## Problem set:
1. In the passage about the Web Viewer Integrations library, update the stretch from "The Web Viewer" through "(see Figure 1)." by changing "photo album" to "image gallery".
2. According to the passage about the Web Viewer Integrations library, how long did it take to push the photo album into a client's app?
3. Continue the passage about the Web Viewer Integrations library from the point where it stops.

[Opening Selected text section]

The Web Viewer Integrations library is a file meant for anyone’s use in their own learning and as a resource for deeper, richer functionality to any custom app. But it does take a moment to walk through to learn how it is set up.

The library is set up to give you the ability to find an integration that you need and push it into your own custom app with very little effort. As a test, I was able to push the photo album into a client’s app in about 30 minutes. That time includes setting up the table structure, importing the code and revising the script for the specific app. One-half hour is not bad for a slick-looking photo album.

Let’s walk through the file and let me acquaint you with it.

Let Me Be Your Guide


After picking an integration from the dashboard, you’re presented with the demo or the code view (see Figure 1).

The demo view provides you with a complete look at the end result, and in many cases, it fully interacts with the sample FileMaker data. For example, on the Calendar integration, you can click on an appointment and modify the time, date or category. If there’s a + button on the menu bar, you can create a new record and watch it appear.

[Closing Selected text section]
[Opening Data excerpts section]

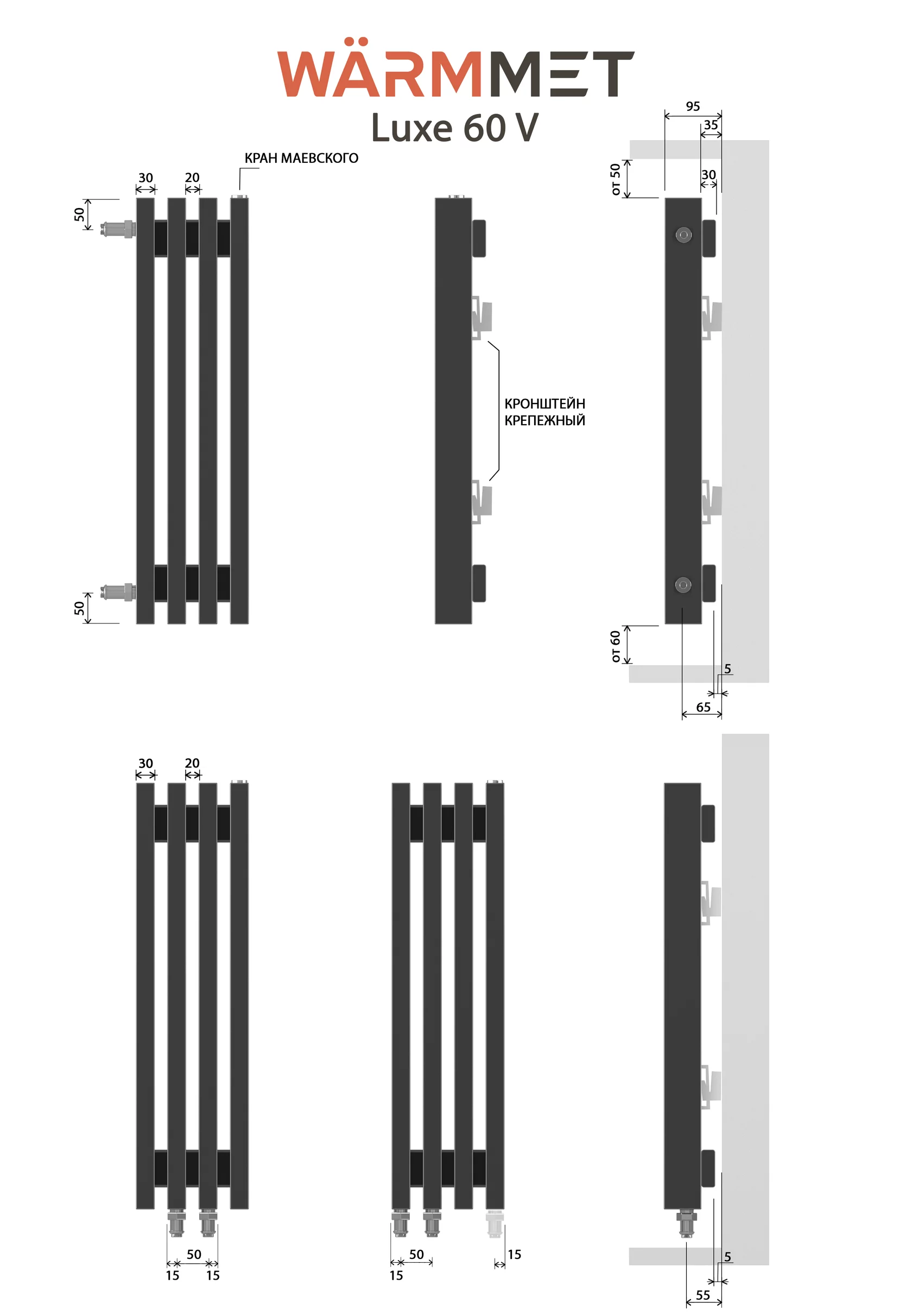 WÄRMMET
Luxe 60 V

КРАН МАЕВСКОГО

30
20
50
50

КРОНШТЕЙН КРЕПЕЖНЫЙ

95
35
30
от 50
от 60
5
65

30
20
50
15
15

50
15
15

5
55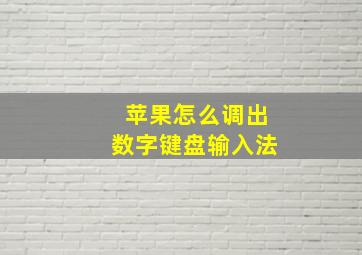 苹果怎么调出
数字键盘输入法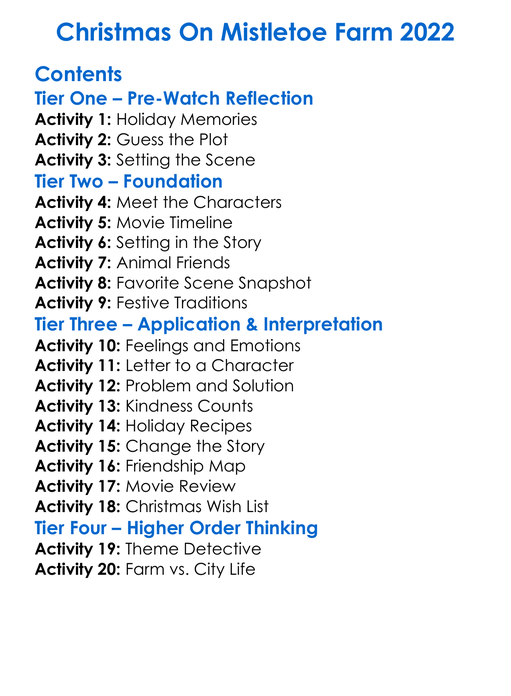 Christmas On Mistletoe Farm 2022

Contents

Tier One – Pre-Watch Reflection

Activity 1: Holiday Memories
Activity 2: Guess the Plot
Activity 3: Setting the Scene

Tier Two – Foundation

Activity 4: Meet the Characters
Activity 5: Movie Timeline
Activity 6: Setting in the Story
Activity 7: Animal Friends
Activity 8: Favorite Scene Snapshot
Activity 9: Festive Traditions

Tier Three – Application & Interpretation

Activity 10: Feelings and Emotions
Activity 11: Letter to a Character
Activity 12: Problem and Solution
Activity 13: Kindness Counts
Activity 14: Holiday Recipes
Activity 15: Change the Story
Activity 16: Friendship Map
Activity 17: Movie Review
Activity 18: Christmas Wish List

Tier Four – Higher Order Thinking

Activity 19: Theme Detective
Activity 20: Farm vs. City Life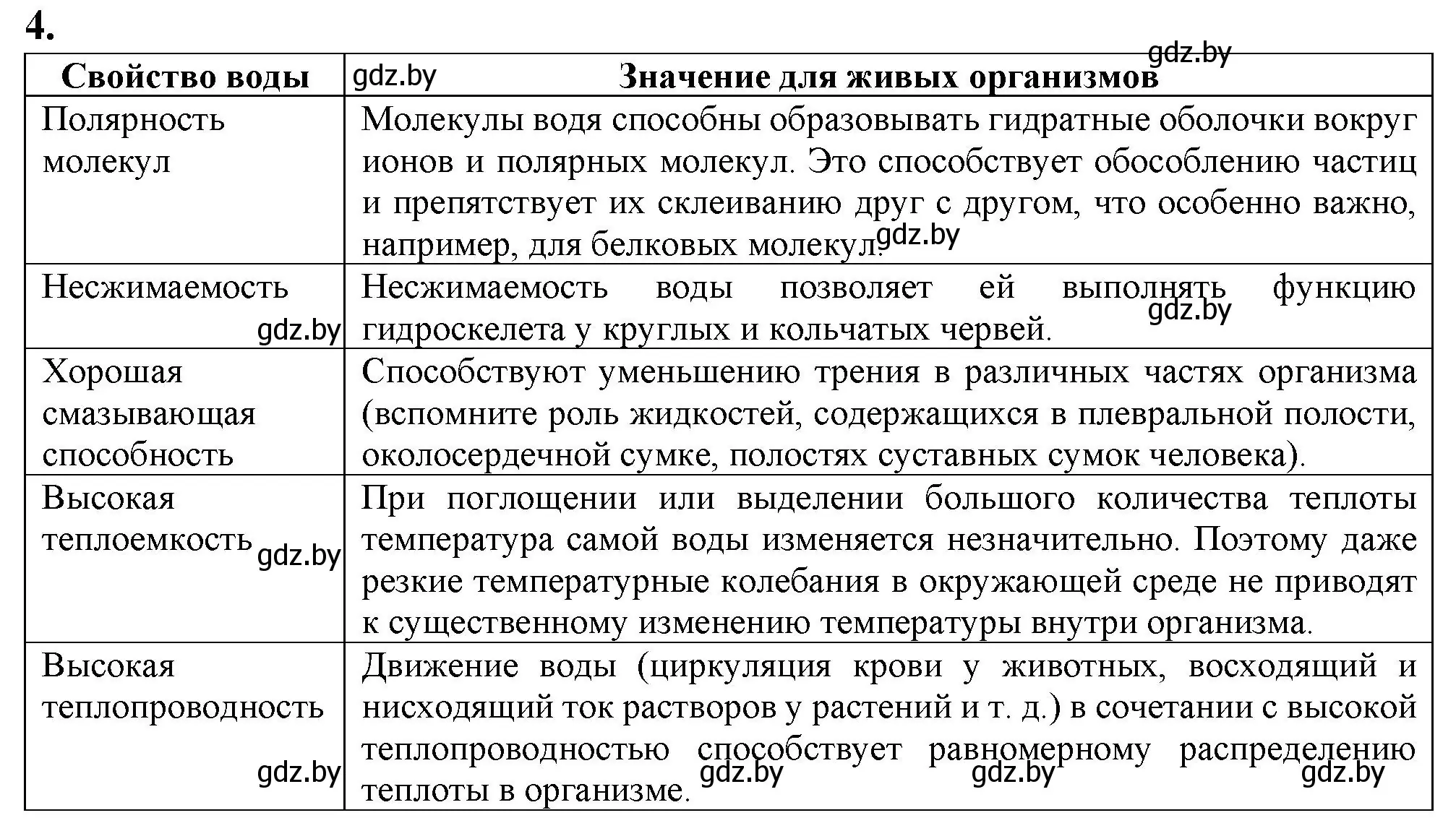 4.

gdz.by

| Свойство воды | gdz.by Значение для живых организмов |
|---|---|
| Полярность молекул | Молекулы водя способны образовывать гидратные оболочки вокруг ионов и полярных молекул. Это способствует обособлению частиц и препятствует их склеиванию друг с другом, что особенно важно, например, для белковых молекул. gdz.by |
| Несжимаемость gdz.by | Несжимаемость воды позволяет ей выполнять функцию гидроскелета у круглых и кольчатых червей. gdz.by |
| Хорошая смазывающая способность | Способствуют уменьшению трения в различных частях организма (вспомните роль жидкостей, содержащихся в плевральной полости, околосердечной сумке, полостях суставных сумок человека). |
| Высокая теплоемкость gdz.by | При поглощении или выделении большого количества теплоты температура самой воды изменяется незначительно. Поэтому даже резкие температурные колебания в окружающей среде не приводят к существенному изменению температуры внутри организма. |
| Высокая теплопроводность gdz.by | Движение воды (циркуляция крови у животных, восходящий и нисходящий ток растворов у растений и т. д.) в сочетании с высокой теплопроводностью способствует равномерному распределению теплоты в организме. gdz.by gdz.by gdz.by |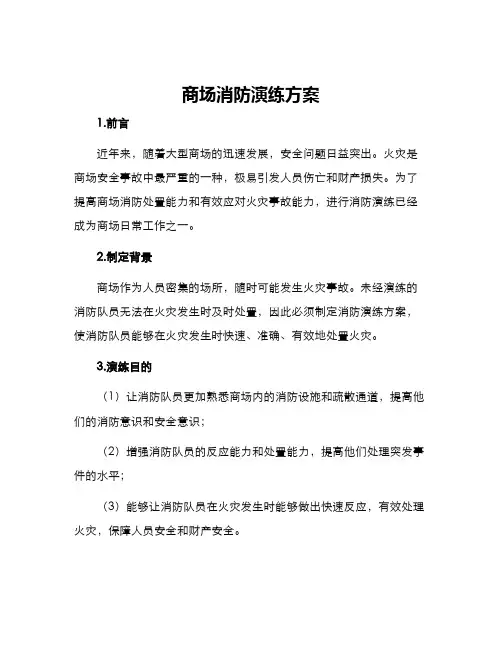 商场消防演练方案

1.前言

近年来，随着大型商场的迅速发展，安全问题日益突出。火灾是商场安全事故中最严重的一种，极易引发人员伤亡和财产损失。为了提高商场消防处置能力和有效应对火灾事故能力，进行消防演练已经成为商场日常工作之一。

2.制定背景

商场作为人员密集的场所，随时可能发生火灾事故。未经演练的消防队员无法在火灾发生时及时处置，因此必须制定消防演练方案，使消防队员能够在火灾发生时快速、准确、有效地处置火灾。

3.演练目的

（1）让消防队员更加熟悉商场内的消防设施和疏散通道，提高他们的消防意识和安全意识；

（2）增强消防队员的反应能力和处置能力，提高他们处理突发事件的水平；

（3）能够让消防队员在火灾发生时能够做出快速反应，有效处理火灾，保障人员安全和财产安全。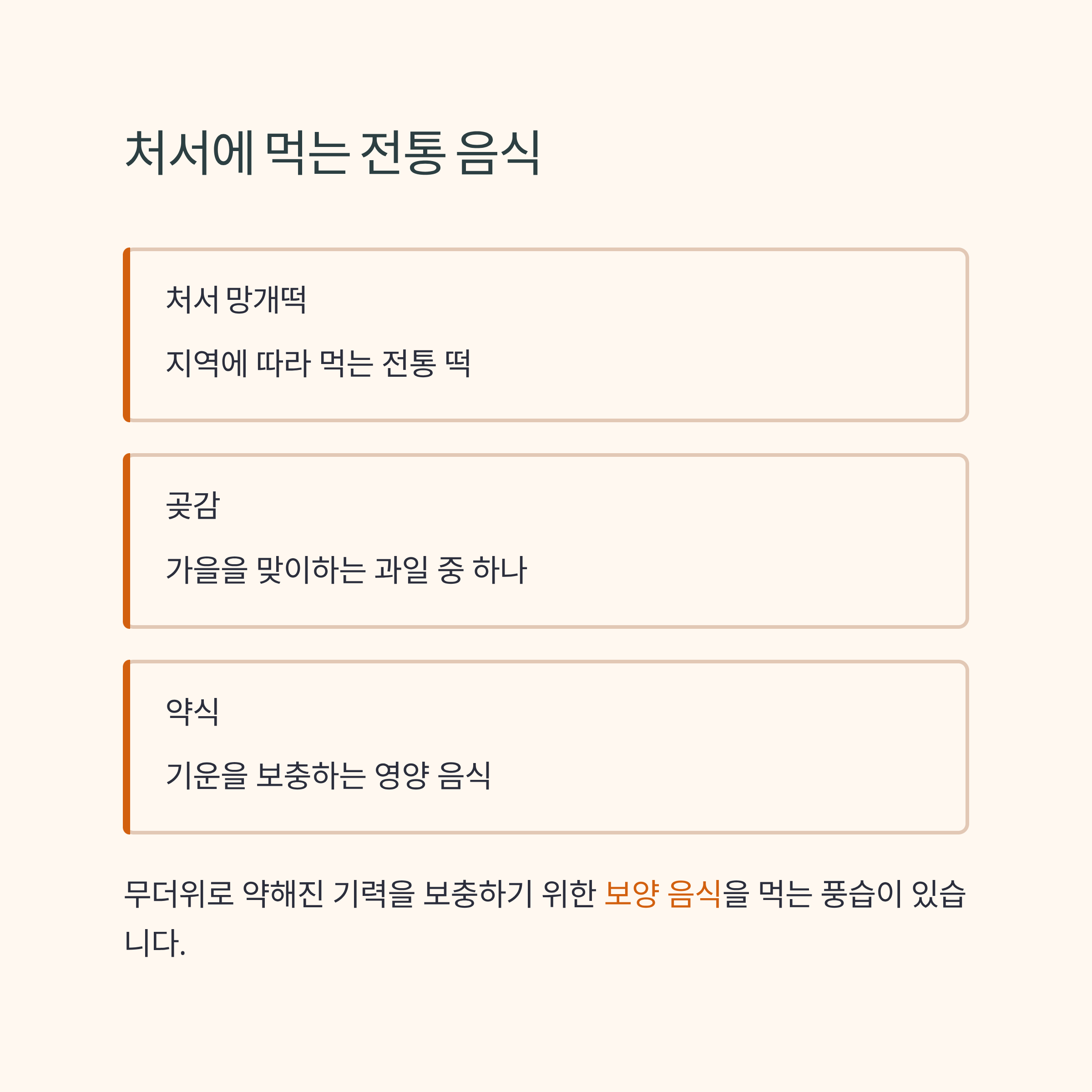 처서에 먹는 전통 음식

처서 망개떡

지역에 따라 먹는 전통 떡

곶감

가을을 맞이하는 과일 중 하나

약식

기운을 보충하는 영양 음식

무더위로 약해진 기력을 보충하기 위한 보양 음식을 먹는 풍습이 있습니다.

[Closing Data excerpts section]

## Task results:
1.
The Web Viewer Integrations library is a file meant for anyone’s use in their own learning and as a resource for deeper, richer functionality to any custom app. But it does take a moment to walk through to learn how it is set up.

The library is set up to give you the ability to find an integration that you need and push it into your own custom app with very little effort. As a test, I was able to push the image gallery into a client’s app in about 30 minutes. That time includes setting up the table structure, importing the code and revising the script for the specific app. One-half hour is not bad for a slick-looking image gallery.

Let’s walk through the file and let me acquaint you with it.

Let Me Be Your Guide


After picking an integration from the dashboard, you’re presented with the demo or the code view (see Figure 1).

2. About 30 minutes.

3.
The code view shows how the integration is set up. Here is where you’ll spend the most time learning about an integration, manipulating it, and pushing it to your custom app. Let’s take a close look at the code view (see Figure 2).


Web Viewer Integration Library - Dashboard Options

Figure 1. Dashboard Options (click image to enlarge).

Code view

Figure 2. Code View (click image to enlarge).

On the left, tabs hold information about this integration.

  • Notes Tab: A description of the integration, developer notes and a guide to the scripting needed to gather data or perform a callback function inside the web viewer.
  • Code Tab: This tab gives you access to the HTML, CSS, and JS text that is needed for the integration.
  • Final HTML Tab: The complete code after all components have been gathered together.
  • Source Tab: An area where the source is listed as well as some helpful resources.

Menu Bar

In the upper right is the menu bar which provides more navigation and more functionality (see Figure 3).

Menu bar

Figure 3. Menu Bar (click image to enlarge).

  • Preview: Previews the full demo.
  • Print Notes: Print the entire page of notes about the integration.
  • Export: This is the functionality to export the code and push to your own integration.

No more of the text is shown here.